> [GIVEN REQUEST] Give the lines starting at the one containing "Of the two items" and ending with the last of the rows below as a Markdown table with columns No. and Line. Number each line and leave out blank lines.

> [SUPPLIED MATERIAL]
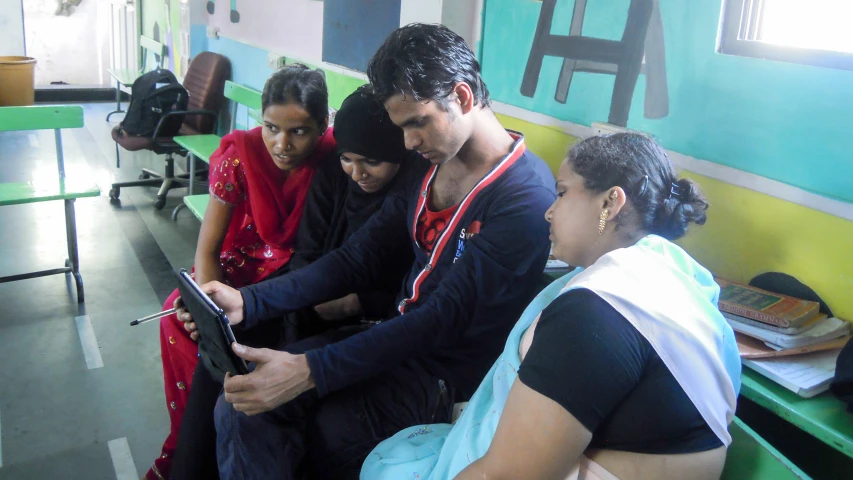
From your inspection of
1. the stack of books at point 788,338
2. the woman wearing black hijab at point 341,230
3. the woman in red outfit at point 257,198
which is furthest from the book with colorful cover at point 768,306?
the woman in red outfit at point 257,198

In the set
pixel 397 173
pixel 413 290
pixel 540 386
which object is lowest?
pixel 413 290

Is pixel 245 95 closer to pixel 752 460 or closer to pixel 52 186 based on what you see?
pixel 52 186

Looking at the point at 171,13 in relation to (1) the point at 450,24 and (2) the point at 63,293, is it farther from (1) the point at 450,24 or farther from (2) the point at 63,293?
(1) the point at 450,24

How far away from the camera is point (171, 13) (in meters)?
5.46

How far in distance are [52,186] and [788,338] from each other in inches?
114

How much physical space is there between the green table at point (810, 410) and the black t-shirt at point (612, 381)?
0.69 feet

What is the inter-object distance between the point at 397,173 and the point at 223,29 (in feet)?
10.8

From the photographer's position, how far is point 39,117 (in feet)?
9.40

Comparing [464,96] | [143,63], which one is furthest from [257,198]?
[143,63]

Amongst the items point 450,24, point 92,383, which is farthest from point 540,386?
point 92,383

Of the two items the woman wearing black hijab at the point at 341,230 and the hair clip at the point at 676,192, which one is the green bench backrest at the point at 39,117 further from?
the hair clip at the point at 676,192

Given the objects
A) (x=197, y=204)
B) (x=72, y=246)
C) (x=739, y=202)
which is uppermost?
(x=739, y=202)

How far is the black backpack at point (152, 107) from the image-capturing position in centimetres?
412

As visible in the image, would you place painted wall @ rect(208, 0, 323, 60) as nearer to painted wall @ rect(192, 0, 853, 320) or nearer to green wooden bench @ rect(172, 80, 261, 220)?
green wooden bench @ rect(172, 80, 261, 220)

> [FINISHED TASK]
| No. | Line |
|---|---|
| 1 | Of the two items the woman wearing black hijab at the point at 341,230 and the hair clip at the point at 676,192, which one is the green bench backrest at the point at 39,117 further from? |
| 2 | the hair clip at the point at 676,192 |
| 3 | Given the objects |
| 4 | A) (x=197, y=204) |
| 5 | B) (x=72, y=246) |
| 6 | C) (x=739, y=202) |
| 7 | which is uppermost? |
| 8 | (x=739, y=202) |
| 9 | How far is the black backpack at point (152, 107) from the image-capturing position in centimetres? |
| 10 | 412 |
| 11 | As visible in the image, would you place painted wall @ rect(208, 0, 323, 60) as nearer to painted wall @ rect(192, 0, 853, 320) or nearer to green wooden bench @ rect(172, 80, 261, 220)? |
| 12 | green wooden bench @ rect(172, 80, 261, 220) |